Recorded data
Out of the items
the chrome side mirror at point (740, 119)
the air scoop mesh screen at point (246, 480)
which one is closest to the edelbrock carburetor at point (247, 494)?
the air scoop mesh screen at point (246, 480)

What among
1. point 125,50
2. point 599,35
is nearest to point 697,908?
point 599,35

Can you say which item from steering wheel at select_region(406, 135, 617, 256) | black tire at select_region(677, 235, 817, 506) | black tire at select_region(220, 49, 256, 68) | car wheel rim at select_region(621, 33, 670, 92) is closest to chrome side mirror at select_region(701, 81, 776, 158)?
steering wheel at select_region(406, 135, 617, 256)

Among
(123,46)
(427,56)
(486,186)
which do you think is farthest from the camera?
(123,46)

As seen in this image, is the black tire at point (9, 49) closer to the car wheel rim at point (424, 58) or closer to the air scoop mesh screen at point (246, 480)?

REQUIREMENTS :: Only the lines from the one containing "Can you say" to the end of the listing belong in the output, each reproduced exactly.

FULL RESPONSE ::
Can you say which item from steering wheel at select_region(406, 135, 617, 256) | black tire at select_region(677, 235, 817, 506) | black tire at select_region(220, 49, 256, 68) | car wheel rim at select_region(621, 33, 670, 92) is closest to chrome side mirror at select_region(701, 81, 776, 158)?
steering wheel at select_region(406, 135, 617, 256)

Among
(123,46)
(427,56)
(486,186)
which do you think is farthest from the camera?
(123,46)

As seen in this image, is the black tire at point (9, 49) closer to the car wheel rim at point (424, 58) or closer to the air scoop mesh screen at point (246, 480)?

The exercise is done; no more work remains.